* **Short descriptive text snippets**
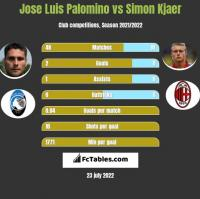 Jose Luis Palomino vs Simon Kjaer h2h player stats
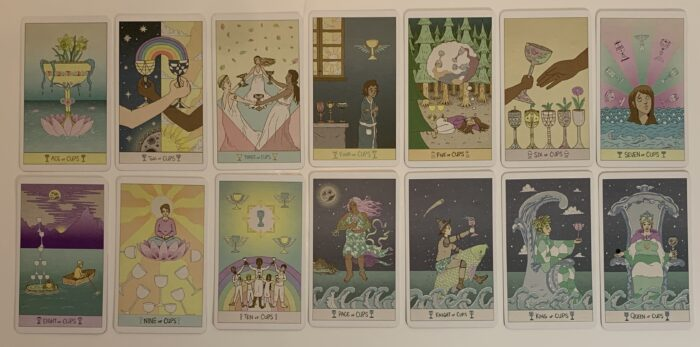 Looking Through The Luna Sol Tarot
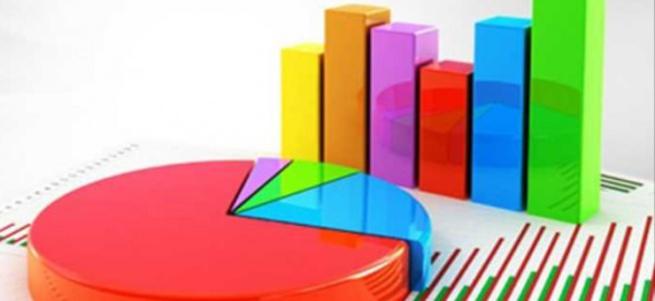 Başkanlık sistemine yüzde 63.5 destek çıktı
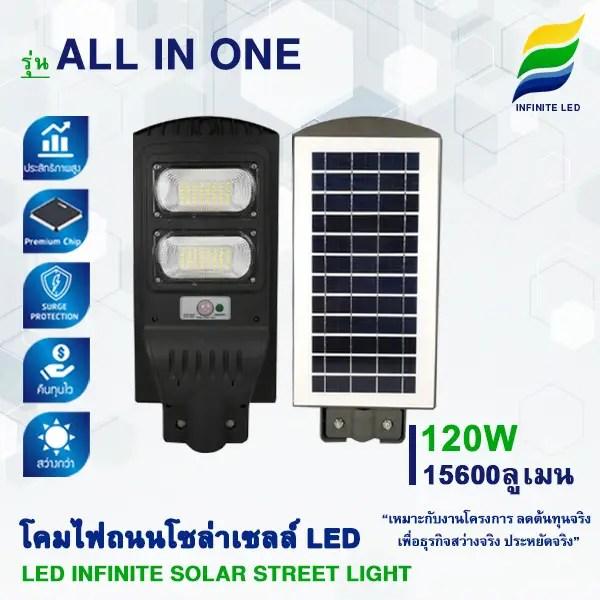 โคมไฟถนน Solar STREET LIGH (All in one) 15600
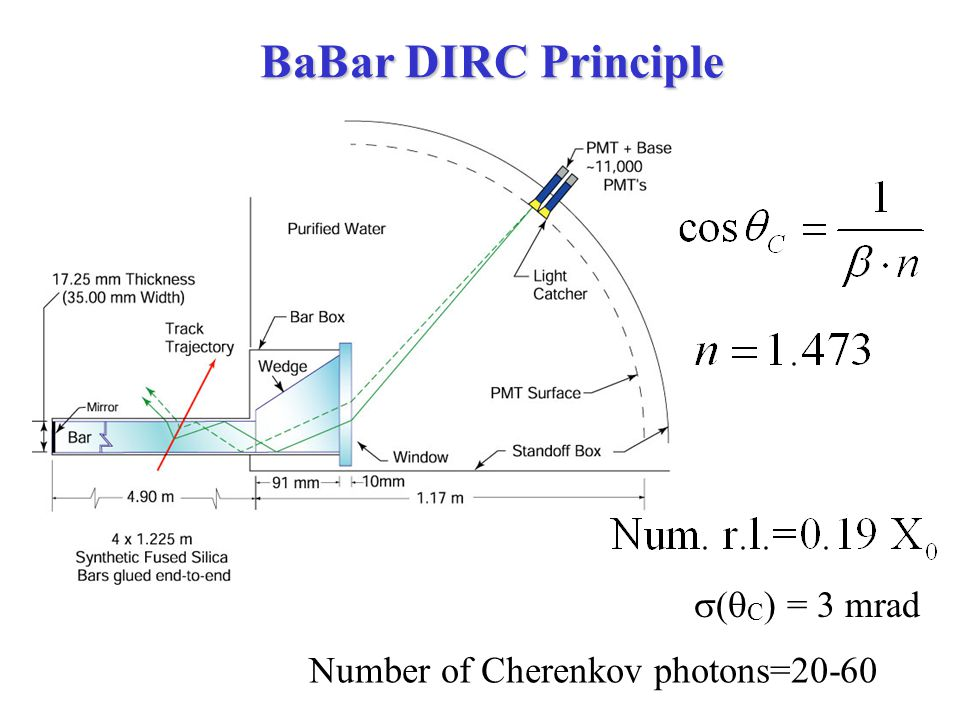 BaBar DIRC Principle Number of Cherenkov photons=20-60  (  C ) = 3 mrad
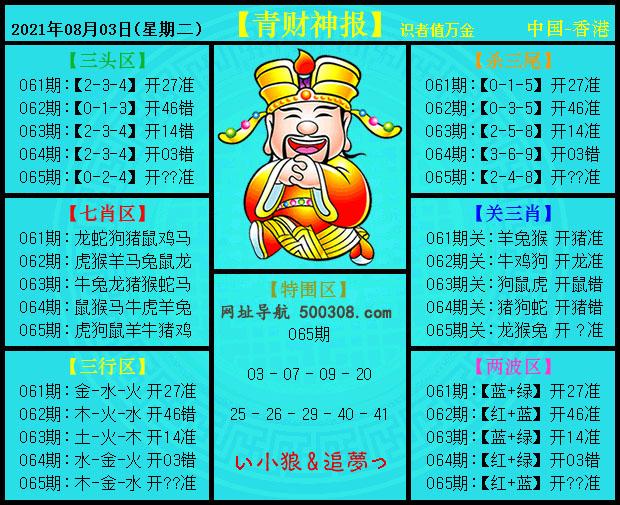 065期:青财神报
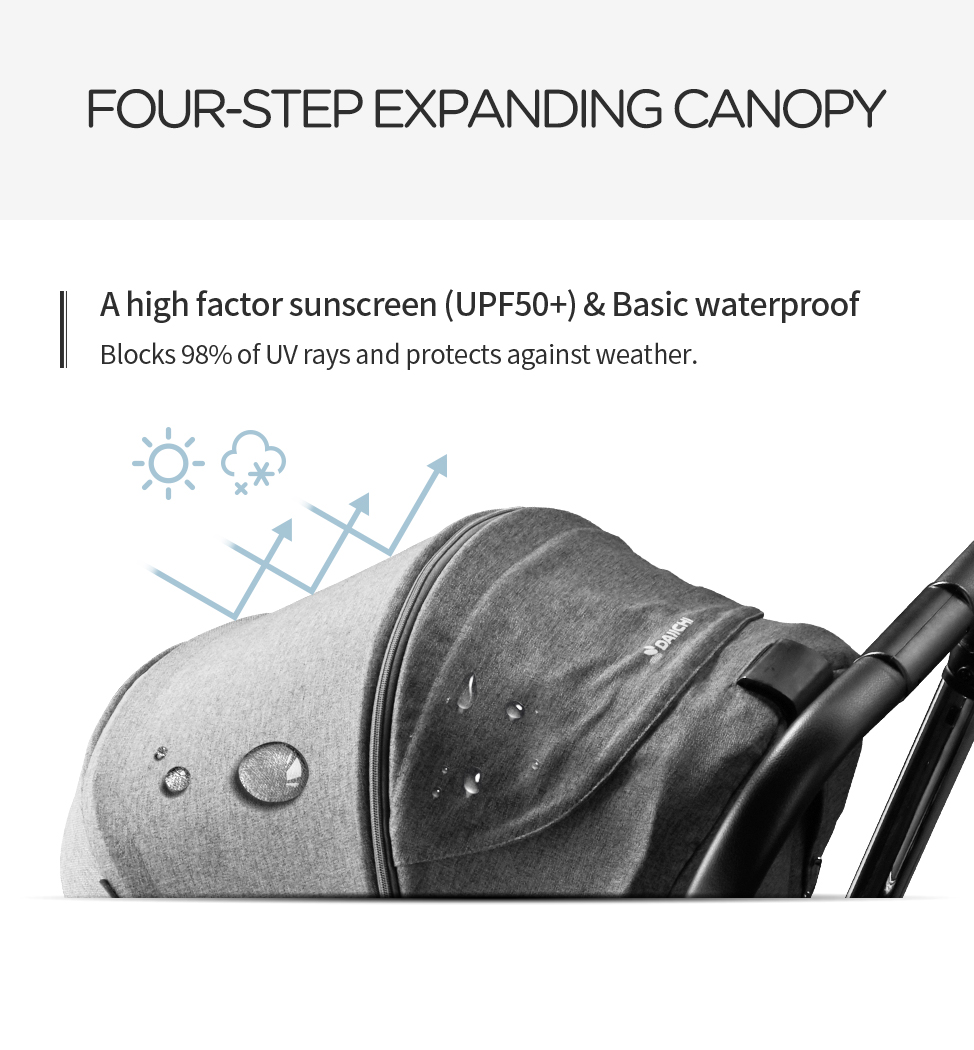A high factor sunscreen (UPF50+) & Basic waterproof. Blocks 98% of UV rays and protects against weather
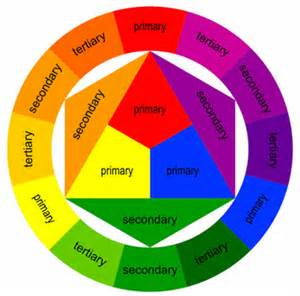 color wheel theory colour theory an introduction usability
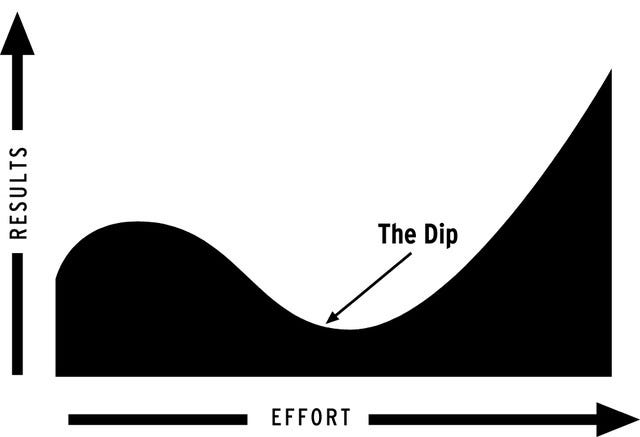 The Dip | So Entrepreneurial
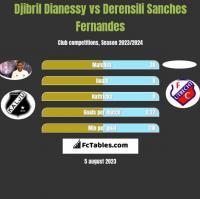 Djibril Dianessy vs Derensili Sanches Fernandes h2h player stats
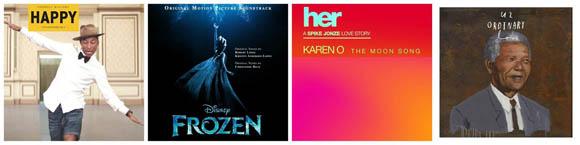 Oscars 2014 - Bester Filmsong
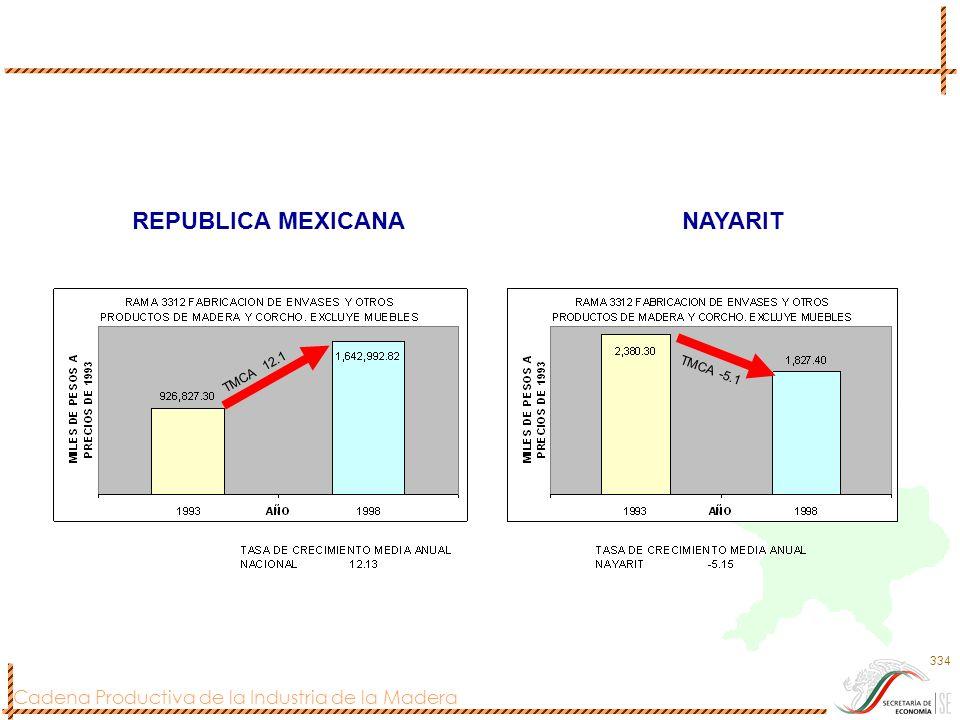 Cadena Productiva de la Industria de la Madera 334 REPUBLICA MEXICANANAYARIT TMCA 12.1 TMCA -5.1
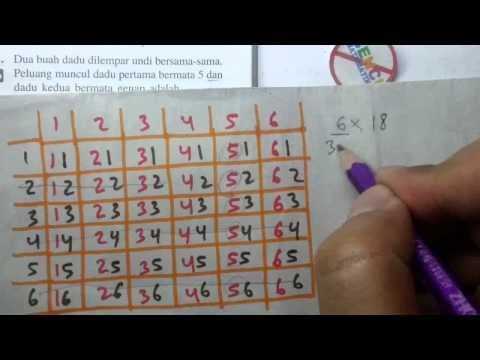 Cara Cepat Peluang Tanpa dan Dengan Tabel-Matematika SMP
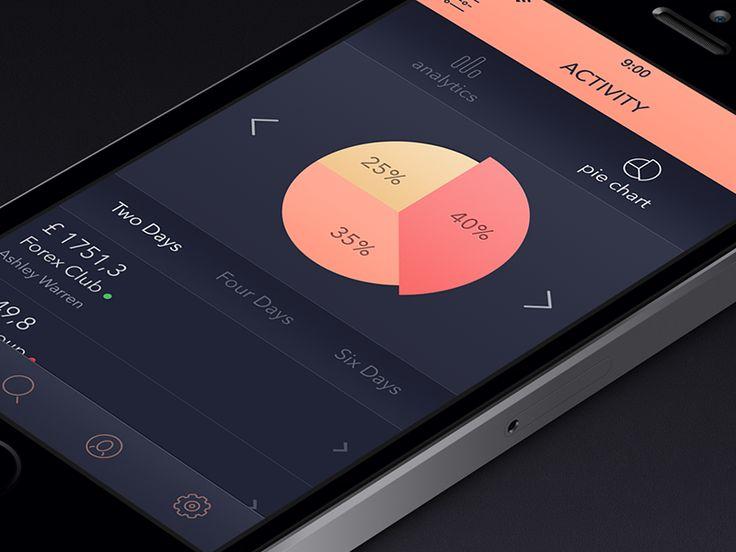 Activity Screen for an iPhone app #iphone #app #design #appdesign #inspiration #interface #UX #UI #GUI #ramotion ramotion.com #dribbble #behance #mobile #iOS7 #flatdesign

* **Your task**
Set down the data above verbatim, omitting every image.

* **Task result**
 Jose Luis Palomino vs Simon Kjaer h2h player stats
 Looking Through The Luna Sol Tarot
 Başkanlık sistemine yüzde 63.5 destek çıktı
 โคมไฟถนน Solar STREET LIGH (All in one) 15600
 BaBar DIRC Principle Number of Cherenkov photons=20-60  (  C ) = 3 mrad
 065期:青财神报
A high factor sunscreen (UPF50+) & Basic waterproof. Blocks 98% of UV rays and protects against weather
 color wheel theory colour theory an introduction usability
 The Dip | So Entrepreneurial
 Djibril Dianessy vs Derensili Sanches Fernandes h2h player stats
 Oscars 2014 - Bester Filmsong
 Cadena Productiva de la Industria de la Madera 334 REPUBLICA MEXICANANAYARIT TMCA 12.1 TMCA -5.1
 Cara Cepat Peluang Tanpa dan Dengan Tabel-Matematika SMP
 Activity Screen for an iPhone app #iphone #app #design #appdesign #inspiration #interface #UX #UI #GUI #ramotion ramotion.com #dribbble #behance #mobile #iOS7 #flatdesign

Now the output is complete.